#### [Exercise]
Please return every line from the entries that has the string "California" in it.

#### [Given information]
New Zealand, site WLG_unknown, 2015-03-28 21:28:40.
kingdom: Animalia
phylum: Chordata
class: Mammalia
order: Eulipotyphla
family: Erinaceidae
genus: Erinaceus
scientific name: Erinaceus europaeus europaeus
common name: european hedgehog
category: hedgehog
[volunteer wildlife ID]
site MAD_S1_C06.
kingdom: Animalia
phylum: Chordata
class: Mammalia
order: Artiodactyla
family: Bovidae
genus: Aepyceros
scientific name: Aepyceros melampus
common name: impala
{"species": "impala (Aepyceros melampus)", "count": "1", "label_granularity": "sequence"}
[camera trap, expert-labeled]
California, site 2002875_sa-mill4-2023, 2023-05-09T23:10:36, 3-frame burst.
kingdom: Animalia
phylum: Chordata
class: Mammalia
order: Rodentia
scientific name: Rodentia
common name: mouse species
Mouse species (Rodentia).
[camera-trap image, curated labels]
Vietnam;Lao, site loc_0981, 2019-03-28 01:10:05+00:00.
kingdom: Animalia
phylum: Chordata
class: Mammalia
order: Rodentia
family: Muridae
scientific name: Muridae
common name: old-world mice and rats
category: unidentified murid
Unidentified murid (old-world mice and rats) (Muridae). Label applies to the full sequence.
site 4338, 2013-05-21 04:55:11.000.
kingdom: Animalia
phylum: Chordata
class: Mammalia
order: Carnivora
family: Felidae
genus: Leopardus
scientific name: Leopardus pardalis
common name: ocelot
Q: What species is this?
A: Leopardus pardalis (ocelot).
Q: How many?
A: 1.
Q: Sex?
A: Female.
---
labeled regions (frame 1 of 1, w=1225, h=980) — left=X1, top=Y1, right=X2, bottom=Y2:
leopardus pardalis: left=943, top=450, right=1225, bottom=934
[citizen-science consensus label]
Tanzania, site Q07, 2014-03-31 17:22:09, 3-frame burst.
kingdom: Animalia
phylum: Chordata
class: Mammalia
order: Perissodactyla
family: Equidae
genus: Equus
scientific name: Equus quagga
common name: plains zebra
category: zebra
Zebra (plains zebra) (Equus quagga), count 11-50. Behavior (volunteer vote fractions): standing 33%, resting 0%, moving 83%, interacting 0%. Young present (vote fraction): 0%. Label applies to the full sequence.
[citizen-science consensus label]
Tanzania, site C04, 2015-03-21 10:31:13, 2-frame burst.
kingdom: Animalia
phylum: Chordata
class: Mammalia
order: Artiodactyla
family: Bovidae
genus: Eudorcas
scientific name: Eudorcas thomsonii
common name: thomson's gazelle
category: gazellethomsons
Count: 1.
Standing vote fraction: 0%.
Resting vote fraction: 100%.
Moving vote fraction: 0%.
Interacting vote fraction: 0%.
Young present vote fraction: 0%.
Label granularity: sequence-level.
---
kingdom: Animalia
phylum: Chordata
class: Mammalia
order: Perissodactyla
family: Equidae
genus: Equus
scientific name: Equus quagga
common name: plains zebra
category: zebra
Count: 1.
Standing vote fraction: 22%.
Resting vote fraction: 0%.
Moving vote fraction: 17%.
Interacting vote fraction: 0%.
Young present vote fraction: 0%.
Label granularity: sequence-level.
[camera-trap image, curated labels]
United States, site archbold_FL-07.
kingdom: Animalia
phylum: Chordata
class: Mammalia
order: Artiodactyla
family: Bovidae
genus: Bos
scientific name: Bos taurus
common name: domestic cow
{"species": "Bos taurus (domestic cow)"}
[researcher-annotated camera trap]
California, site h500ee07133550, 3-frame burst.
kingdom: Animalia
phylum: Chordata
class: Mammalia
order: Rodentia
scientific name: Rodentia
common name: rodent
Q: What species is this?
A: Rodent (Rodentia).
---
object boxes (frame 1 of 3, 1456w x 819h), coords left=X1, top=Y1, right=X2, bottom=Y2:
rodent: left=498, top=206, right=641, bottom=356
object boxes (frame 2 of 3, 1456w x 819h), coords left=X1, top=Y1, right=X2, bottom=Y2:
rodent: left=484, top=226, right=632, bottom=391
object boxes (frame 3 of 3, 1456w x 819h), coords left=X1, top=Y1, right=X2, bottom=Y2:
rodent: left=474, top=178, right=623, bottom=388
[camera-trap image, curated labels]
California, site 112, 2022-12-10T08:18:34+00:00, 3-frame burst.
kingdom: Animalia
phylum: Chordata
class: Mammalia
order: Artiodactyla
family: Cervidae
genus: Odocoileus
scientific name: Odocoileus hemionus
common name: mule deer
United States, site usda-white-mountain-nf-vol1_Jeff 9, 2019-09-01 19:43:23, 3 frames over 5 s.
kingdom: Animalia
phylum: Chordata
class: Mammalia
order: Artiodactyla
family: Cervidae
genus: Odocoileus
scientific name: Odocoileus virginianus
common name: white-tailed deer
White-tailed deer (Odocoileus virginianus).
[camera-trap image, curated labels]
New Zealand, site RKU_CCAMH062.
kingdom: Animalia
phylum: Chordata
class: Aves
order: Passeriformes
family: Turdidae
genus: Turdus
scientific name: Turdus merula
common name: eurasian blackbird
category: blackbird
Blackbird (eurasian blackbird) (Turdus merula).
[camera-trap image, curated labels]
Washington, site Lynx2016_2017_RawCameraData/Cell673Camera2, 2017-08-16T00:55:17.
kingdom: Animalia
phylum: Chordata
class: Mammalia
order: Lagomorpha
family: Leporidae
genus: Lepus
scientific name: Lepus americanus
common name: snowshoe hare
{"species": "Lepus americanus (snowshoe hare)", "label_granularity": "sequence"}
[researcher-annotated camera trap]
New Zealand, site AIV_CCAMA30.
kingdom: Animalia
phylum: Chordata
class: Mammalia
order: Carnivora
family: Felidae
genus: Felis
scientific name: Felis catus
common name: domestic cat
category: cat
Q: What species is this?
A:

#### [Answer for the task]
California, site 2002875_sa-mill4-2023, 2023-05-09T23:10:36, 3-frame burst.
California, site h500ee07133550, 3-frame burst.
California, site 112, 2022-12-10T08:18:34+00:00, 3-frame burst.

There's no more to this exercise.